Mon, May 5th 2008 12:00 am
By MICHAEL VIRTANEN
Associated Press

ALBANY - New York's highest court ruled Tuesday that the Department of Correctional Services cannot impose post-release supervision on inmates as they exit prison when the sentencing judge neglected to.

The Court of Appeals concluded that Elliott Garner was subject to five years of mandatory supervision as a second felony offender. However, Garner said he first learned about that when corrections officials presented him with a conditional release agreement four years later as he was leaving prison.
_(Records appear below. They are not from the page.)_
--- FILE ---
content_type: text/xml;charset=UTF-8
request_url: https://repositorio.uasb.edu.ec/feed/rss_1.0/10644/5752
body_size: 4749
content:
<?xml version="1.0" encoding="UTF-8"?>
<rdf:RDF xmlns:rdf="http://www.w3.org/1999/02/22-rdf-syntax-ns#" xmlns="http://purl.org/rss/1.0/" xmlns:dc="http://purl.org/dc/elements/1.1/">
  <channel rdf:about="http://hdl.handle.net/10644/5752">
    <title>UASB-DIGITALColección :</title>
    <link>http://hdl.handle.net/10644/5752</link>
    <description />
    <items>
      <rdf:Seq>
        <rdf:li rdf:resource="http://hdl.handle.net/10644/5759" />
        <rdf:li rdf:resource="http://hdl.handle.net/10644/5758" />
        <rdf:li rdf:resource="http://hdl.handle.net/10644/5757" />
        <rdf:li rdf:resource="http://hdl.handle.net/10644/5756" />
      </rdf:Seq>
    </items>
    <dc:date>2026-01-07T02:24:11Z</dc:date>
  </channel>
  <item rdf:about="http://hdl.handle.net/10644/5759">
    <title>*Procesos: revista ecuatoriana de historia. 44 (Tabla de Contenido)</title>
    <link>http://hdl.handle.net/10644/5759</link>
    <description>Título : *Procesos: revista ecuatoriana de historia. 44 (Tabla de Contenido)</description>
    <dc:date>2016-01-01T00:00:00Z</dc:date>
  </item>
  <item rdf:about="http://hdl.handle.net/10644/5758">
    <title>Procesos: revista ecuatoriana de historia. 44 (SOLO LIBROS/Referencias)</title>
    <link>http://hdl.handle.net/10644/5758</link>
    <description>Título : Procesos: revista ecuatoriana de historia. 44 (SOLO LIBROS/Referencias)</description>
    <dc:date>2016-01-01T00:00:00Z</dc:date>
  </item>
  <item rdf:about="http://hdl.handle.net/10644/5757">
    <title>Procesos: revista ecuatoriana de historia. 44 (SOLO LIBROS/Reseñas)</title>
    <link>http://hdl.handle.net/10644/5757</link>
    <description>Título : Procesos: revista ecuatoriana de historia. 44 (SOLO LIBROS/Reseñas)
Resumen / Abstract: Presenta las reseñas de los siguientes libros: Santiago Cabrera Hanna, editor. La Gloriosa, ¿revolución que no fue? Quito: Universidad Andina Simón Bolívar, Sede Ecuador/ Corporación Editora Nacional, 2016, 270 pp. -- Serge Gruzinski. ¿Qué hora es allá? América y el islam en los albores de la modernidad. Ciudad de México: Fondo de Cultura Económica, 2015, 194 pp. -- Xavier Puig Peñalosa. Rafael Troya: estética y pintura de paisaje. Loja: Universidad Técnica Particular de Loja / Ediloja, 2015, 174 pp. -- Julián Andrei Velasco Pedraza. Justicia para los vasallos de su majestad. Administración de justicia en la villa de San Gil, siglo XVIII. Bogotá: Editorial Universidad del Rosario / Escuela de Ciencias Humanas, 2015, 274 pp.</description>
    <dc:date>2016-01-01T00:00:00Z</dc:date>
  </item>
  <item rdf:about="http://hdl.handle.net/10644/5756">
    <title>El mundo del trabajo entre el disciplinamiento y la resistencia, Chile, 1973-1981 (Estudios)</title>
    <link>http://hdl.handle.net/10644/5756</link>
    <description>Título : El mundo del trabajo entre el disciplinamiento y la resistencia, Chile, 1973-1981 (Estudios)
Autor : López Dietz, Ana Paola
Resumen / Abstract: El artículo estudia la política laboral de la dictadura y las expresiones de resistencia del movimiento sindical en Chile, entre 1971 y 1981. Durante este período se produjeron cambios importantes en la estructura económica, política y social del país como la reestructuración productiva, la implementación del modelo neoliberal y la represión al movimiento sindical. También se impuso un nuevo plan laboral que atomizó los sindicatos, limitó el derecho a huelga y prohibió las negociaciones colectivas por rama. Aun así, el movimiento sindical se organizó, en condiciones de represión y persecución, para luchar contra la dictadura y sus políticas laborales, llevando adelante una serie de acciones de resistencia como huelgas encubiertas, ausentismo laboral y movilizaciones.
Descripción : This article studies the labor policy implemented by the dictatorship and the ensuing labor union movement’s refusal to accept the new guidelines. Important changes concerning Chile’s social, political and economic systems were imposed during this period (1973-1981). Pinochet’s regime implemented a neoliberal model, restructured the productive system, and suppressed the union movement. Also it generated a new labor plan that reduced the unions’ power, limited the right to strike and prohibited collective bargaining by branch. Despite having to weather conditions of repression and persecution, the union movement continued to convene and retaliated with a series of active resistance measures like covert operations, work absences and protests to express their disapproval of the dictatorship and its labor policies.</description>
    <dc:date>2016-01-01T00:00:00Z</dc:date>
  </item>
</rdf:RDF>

He signed it "under protest." Because of continued drug use, he was sent back to prison for violating terms of his supervision.

A convicted burglar, he filed suit challenging the authority of corrections officials to add to the 5-year sentence he had been given under his plea bargain.

"The sentencing judge - and only the sentencing judge - is authorized to pronounce the PRS component of a defendant's sentence," Judge Carmen Beauchamp Ciparick wrote. Chief Judge Hon. Judith Kaye and Hon. Victoria Graffeo, Hon. Susan Read, Hon. Robert Smith, Hon. Eugene Pigott and Hon. Theodore Jones concurred. "PRS represents a significant punishment component that restricts an individual's liberty."

They reversed a lower appeals court, which had concluded corrections officials were "only enforcing, not imposing" a part of Garner's sentence automatically included by law.

Corrections spokesman Eric Kriss said Tuesday the ruling may affect 700 current inmates, as well as others currently on post-release supervision. "We are still unclear and uncertain as to the various avenues of relief that may be available to inmates," he said.

"Garner is on parole," Kriss said. "I think what this ruling means is he's a free man."

The unanimous Court of Appeals said its ruling does not prevent state officials from seeking to have Garner, 45, resentenced "in the proper forum."

However, his attorney Elon Harpaz doubted that will happen. The corrections department will now have to delete post-release supervision from the record of Garner, who will no longer be on parole, he said.

It was estimated that corrections officials added post-release supervision to 8,400 defendants, and the state Parole Division can no longer enforce those, said Harpaz, of the Legal Aid Society of New York City. "That's the bottom line right now."

A call to the Parole Division was not immediately returned Tuesday.

The court said Garner was not advised of the additional five years of post-release supervision either when his plea deal was explained or at sentencing in Brooklyn, and it was not recorded on his sentencing commitment order.

In five other cases Tuesday where inmates challenged supervision that wasn't mentioned at sentencing, the Court of Appeals sent them all back to the trial courts for hearings "that will include proper pronouncement of the relevant PRS term."

Two cases involved plea bargains, according to the court. In one, the five years of additional supervision was recorded only on a commitment sheet prepared by a court clerk. In the other, it was noted on the commitment sheet, on a worksheet signed by the judge and was mentioned when the plea deal was explained.

Three cases involved jury verdicts where the commitment sheet and another court document cited the post-release supervision.

"In all five of these cases, there exists no procedural bar to allowing the sentencing court to correct its PRS error," the court ruled unanimously.

In 2006, a federal appeals court said the department's administrative addition of post-release supervision not included at sentencing violated another inmate's "due process guarantees."